The calculated transmission as a function of particle diameter is shown in Figure 5 (blue curve). We observed that the results closely followed Equation (11) derived in Ye and Pui [27]. Their model also considered inertial interception, which was not included in our method. However, they found that interception only had a minor effect.

3.2. Inertial Deposition in CEPAS

The modeling method validated by the simple examples was applied to the 3D model of the CEPAS instrument. The initial flow field with a coarser mesh of 2.2 million volumetric elements had a calculation time of 14 min. The subsequent flow field calculation with a finer mesh of 18.8 million volumetric elements was run for 12 h and 44 min, corresponding to 32 time steps taken by the solver. During the computation, 108 GB of RAM was used during the most memory-intensive part. The flow resolved by the finer mesh was observed to be in the transitional regime. The flow field at the final time step was considered representative of the flow and used for the particle trajectories calculation. The particle trajectories were computed sequentially for particles of 10 different diameters. The total calculation time for the trajectories was 20 h and 46 min.
The calculated transmission as a function of particle diameter is shown by the blue curve in Figure 6. This is the main case using a volumetric flow rate of 1.5 L / min . We observed that the transmission decreased monotonically with increasing particle size. The experimentally measured transmission is shown by the green curve in Figure 6. Both the calculated and measured curves reduced monotonically at similar rates within the considered range of particle diameters. This similarity confirms that the experimentally observed particle size dependence is dominated by inertial deposition. However, the measured transmission curve began at a lower level than the calculated curve. For the smallest particle diameter of 50 nm, the measured loss was already 18%. Overall, the results in Figure 6 indicate that the chosen flow conditions would cause inertial deposition to significantly disturb the aerosol measurement process.
The numerical simulations also provided insight into the physical location where particles were lost to inertial deposition. In Figure 7, the loss was separated with respect to the geometrical part where it occurred. The localized inertial loss is here defined as the number of particles deposited within the geometrical part divided by the number of particles released at the inlet pipe. Thus, the total loss is the arithmetic sum of the localized losses. Figure 7 revealed that the main source of loss was the second 90-degree tube fitting. As the particle diameter increased beyond 200 nm, the first tube fitting also started to collect particles on its walls. Larger particles were also to a lesser extent deposited at the second valve housing. The loss was significantly larger in the components occurring after the sample tube, even though the system geometry has mirror symmetry (Figure 1). This is because inertial deposition is not symmetric with respect to the reversal of flow direction.
The results suggest that inertial deposition can be mitigated by removing the tube fittings and by reducing the flow rate. Therefore, a second case was simulated without tube fittings and with a reduced flow rate of 0.3 L / min . This setup was also measured experimentally. The calculated and measured results are shown in Figure 8. The calculated results did not indicate inertial deposition within the considered range of particle diameters. The transmission had a nearly constant value in the calculations and measurements. The experimental transmission had a small reduction at a particle diameter of 500 nm. Additional experimental measurements using even larger particles would be necessary to establish the onset of inertial deposition at this reduced flow rate. Interestingly, the experimental results showed an offset relative to the simulated results. This offset was approximately 19%, which was slightly higher than for the first case that had a higher flow rate of 1.5 L / min .
The simulated and experimental results are in good agreement for the dependence of particle transmission on particle size and flow rate. However, an offset was observed that was caused by a mechanism other than inertial deposition. Common loss mechanisms not included in the simulations are diffusion and electrostatic forces. The sampling lines were made of anti-static material to minimize the influence of electrostatic forces. To estimate the contribution of diffusion, we used the analytical equation for a long tube [30] with tube lengths set to be equivalent to the parts of our system.
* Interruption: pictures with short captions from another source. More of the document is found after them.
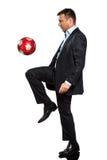 Um homem de negócio que joga a bola de futebol de mnanipulação Imagens de Stock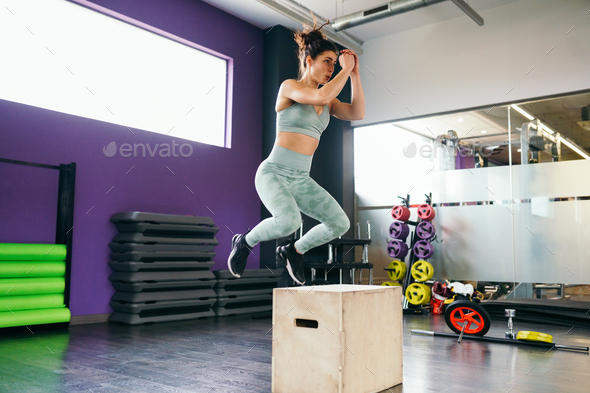 Fitness woman jumping onto a box as part of exercise routine - Stock Photo - Images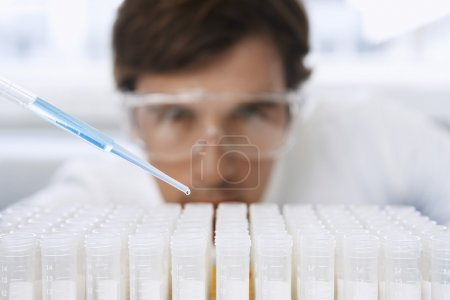 Male lab worker adding drops to test tubes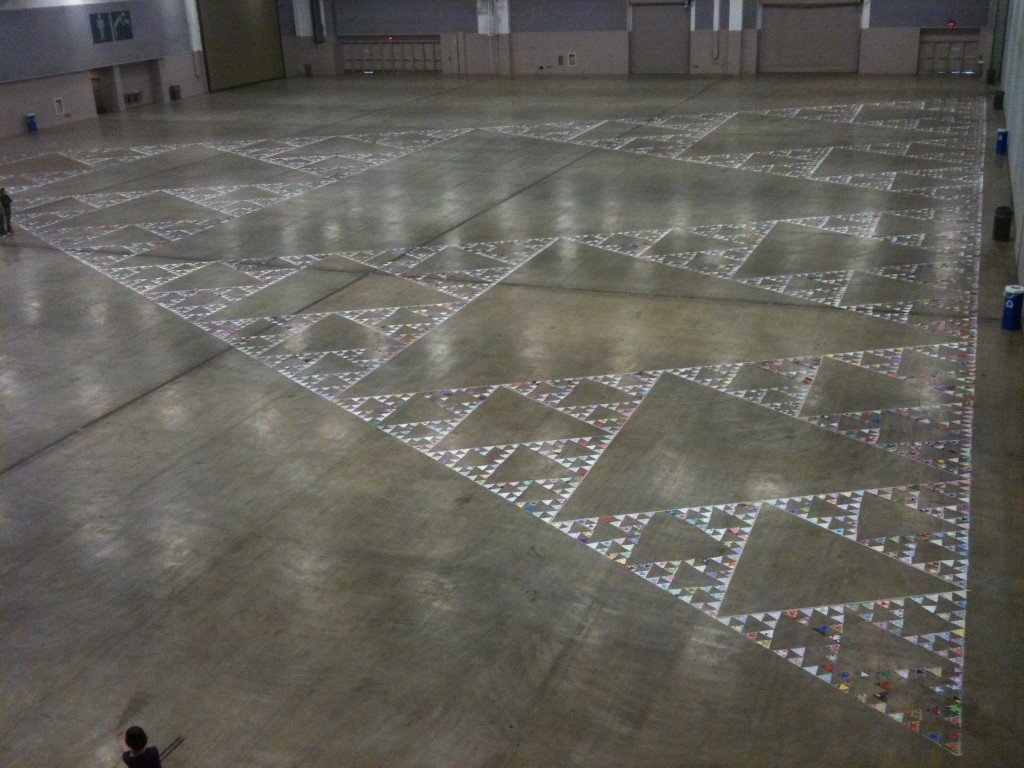 This is the current world record - made of 6561 (3^8) triangles. It was 192 feet across, and filled up the entire exhibit hall at the Albuquerque Convention Center.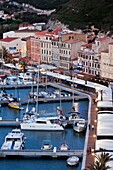 France, Corsica, Corse-du-Sud Department, Corsica South Coast Region, Bonifacio, elevated view of the port, dusk
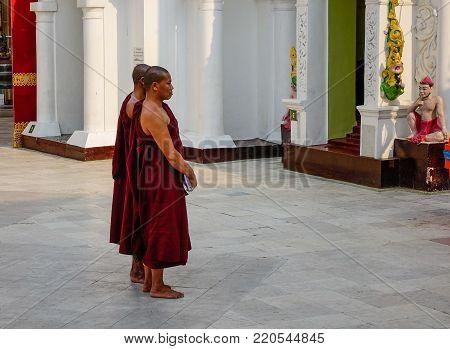 Prayers At Shwedagon Pagoda In Yangon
For the smallest particle diameter of 50 nm, the analytical equation predicted a loss of approximately 1% only. For larger particles, the diffusion loss would be even less. Thus, it appears that the experimentally observed loss offset was not caused by inertial deposition, electrostatic forces, or diffusion. Upon closer inspection, we found that the particle counter pump produced an under-pressure due to the large pressure drop of the flow through the CEPAS instrument. One hypothesis is that the under-pressure causes the counter to underestimate the particle concentrations, which results in the observed constant offset. However, such an offset should appear smaller for our measurement with reduced flow rate, which was not observed. Therefore, the reason for the offset was not confirmed. Resolving this issue would require extensive measurements. This is beyond the scope of this work, which was to characterize the effects of inertial deposition. In future work, the CEPAS could be redesigned to allow better control of pressure levels between sample input and output. The redesign could also involve flow channels of larger cross-section or the use of alternative wall materials. The simulation model can also be further refined by including dynamic effects of the transitional flow regime, which can contribute in cases of high flow rate.

4. Conclusions

Inertial deposition of aerosol particles in the CEPAS was characterized using finite element simulations. The simulation method can calculate the particle trajectories in 3D systems of arbitrary geometrical shape. All considered simulations were in the laminar flow regime, but the simulations can be further developed to include turbulence models. Validation examples were used to confirm that our method produces results consistent with previously published analytical formulas. The method was successfully applied for calculating the particle transmission in the geometrically complicated CEPAS instrument. Results were presented for flow rates corresponding to a high-flow and low-flow case. In practical use of the instrument, the low-flow case should be preferred as it reduces inertial deposition. This case also sets the operation deeper into the laminar flow regime, which helps convergence of the simulations. Although experimental measurements demonstrated a similar dependence of the transmission on the particle size, an offset was observed between the calculated and measured curves. The offset was suspected to be caused by the measurement setup. It was argued that the offset was not caused by inertial deposition.
The modeling of the photoacoustic measurement instrument allowed us to pinpoint the physical locations where the losses occur. This would have been difficult to perform experimentally without having to disassemble the instrument. We found that more loss occurred at the outlet side after the sample chamber than at the inlet side. This knowledge is useful since losses occurring at the outlet side do not affect the photoacoustic excitation in the sample cell. However, the loss occurring in the tube fitting at the inlet side was significant. Therefore, our study suggests that such fittings should preferably not be used, especially in a high-flow case.
Since the model is based on Newtonian particle tracing, the trajectories of individual particles can be observed. Therefore, we can study the distribution of particle concentration within the flow system. This is particularly helpful for photoacoustic instruments, where the optical absorption by the particles generates the photoacoustic signal. If particles have an inhomogeneous distribution along the optical path, the photoacoustic signal may not accurately represent the average concentration of particles in the system. Further research should be conducted to investigate this effect.

Author Contributions

Conceptualization, P.G. and J.K.; methodology—modeling, P.G.; methodology—experimental, J.K.; software, P.G.; validation, P.G.; formal analysis, P.G. and J.K.; investigation, P.G. and J.K.; writing—original draft preparation, P.G.; writing—review and editing, J.K.; visualization, P.G.; funding acquisition, J.K. All authors have read and agreed to the published version of the manuscript.

Funding

This work was supported by the Academy of Finland under grant 349544 and by the Jane and Aatos Erkko Foundation for the project “Compact and precise sensor for global black carbon monitoring”.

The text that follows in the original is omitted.